[Records of scene-based questions]
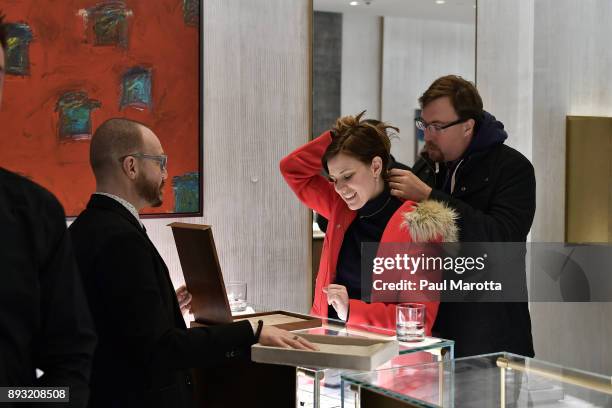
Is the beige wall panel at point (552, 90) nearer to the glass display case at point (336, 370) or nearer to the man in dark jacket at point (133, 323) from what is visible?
the glass display case at point (336, 370)

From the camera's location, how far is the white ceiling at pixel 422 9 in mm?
4305

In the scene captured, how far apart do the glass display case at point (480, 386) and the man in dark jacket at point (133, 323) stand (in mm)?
417

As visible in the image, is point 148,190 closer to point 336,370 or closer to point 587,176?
point 336,370

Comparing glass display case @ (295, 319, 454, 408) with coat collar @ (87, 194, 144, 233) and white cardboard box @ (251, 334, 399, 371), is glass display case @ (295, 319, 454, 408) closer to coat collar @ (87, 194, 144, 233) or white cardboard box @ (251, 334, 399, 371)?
white cardboard box @ (251, 334, 399, 371)

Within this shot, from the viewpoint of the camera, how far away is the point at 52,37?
→ 3373 millimetres

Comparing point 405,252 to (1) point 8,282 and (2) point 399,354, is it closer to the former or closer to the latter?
(2) point 399,354

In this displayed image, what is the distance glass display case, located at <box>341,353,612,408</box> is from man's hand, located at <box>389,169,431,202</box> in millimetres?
1123

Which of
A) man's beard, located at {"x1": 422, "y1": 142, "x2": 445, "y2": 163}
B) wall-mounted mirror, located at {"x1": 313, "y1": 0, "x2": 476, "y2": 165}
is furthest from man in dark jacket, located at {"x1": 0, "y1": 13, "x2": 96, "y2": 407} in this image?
wall-mounted mirror, located at {"x1": 313, "y1": 0, "x2": 476, "y2": 165}

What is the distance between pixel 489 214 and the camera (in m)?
2.87

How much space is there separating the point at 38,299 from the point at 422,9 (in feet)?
11.8

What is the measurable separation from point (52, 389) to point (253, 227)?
8.68 ft

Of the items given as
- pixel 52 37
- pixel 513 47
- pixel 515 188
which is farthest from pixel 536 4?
pixel 52 37

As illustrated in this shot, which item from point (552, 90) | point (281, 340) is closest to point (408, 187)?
point (281, 340)

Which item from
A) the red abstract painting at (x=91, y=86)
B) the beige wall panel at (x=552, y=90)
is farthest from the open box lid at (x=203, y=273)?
the beige wall panel at (x=552, y=90)
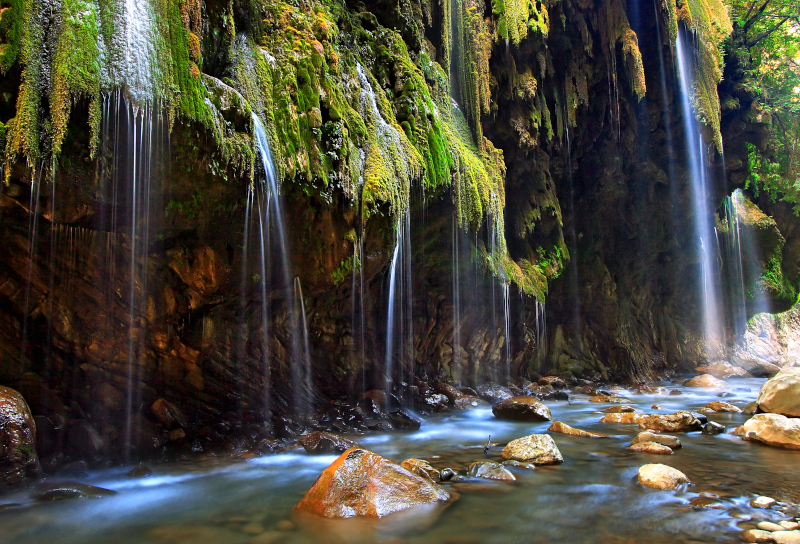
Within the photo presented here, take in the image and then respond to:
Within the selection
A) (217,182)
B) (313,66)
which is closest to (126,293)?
(217,182)

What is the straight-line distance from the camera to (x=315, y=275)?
8.79 metres

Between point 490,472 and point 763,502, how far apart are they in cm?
278

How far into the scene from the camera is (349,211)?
27.1 ft

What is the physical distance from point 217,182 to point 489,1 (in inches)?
479

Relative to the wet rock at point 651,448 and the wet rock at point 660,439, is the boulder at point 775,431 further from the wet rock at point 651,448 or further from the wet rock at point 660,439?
the wet rock at point 651,448

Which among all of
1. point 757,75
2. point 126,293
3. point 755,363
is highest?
point 757,75

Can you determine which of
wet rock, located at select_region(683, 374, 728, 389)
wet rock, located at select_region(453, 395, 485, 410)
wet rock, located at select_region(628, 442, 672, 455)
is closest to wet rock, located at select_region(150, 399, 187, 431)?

§ WRITTEN TASK
Give back, exactly as written, the lines from the one with "What is the physical" to the last line.

§ TASK ANSWER
What is the physical distance from point 217,182 to point 489,1 (in inches)?
479

Relative to the wet rock at point 651,448 and the wet rock at point 660,439, is the boulder at point 775,431 further from the wet rock at point 651,448 or further from the wet rock at point 660,439?
the wet rock at point 651,448

Which among all of
1. point 757,75
2. point 126,293
3. point 755,363
is highest?
point 757,75

Can you determine which of
wet rock, located at select_region(683, 374, 728, 389)
wet rock, located at select_region(453, 395, 485, 410)
wet rock, located at select_region(628, 442, 672, 455)
is closest to wet rock, located at select_region(150, 399, 187, 431)?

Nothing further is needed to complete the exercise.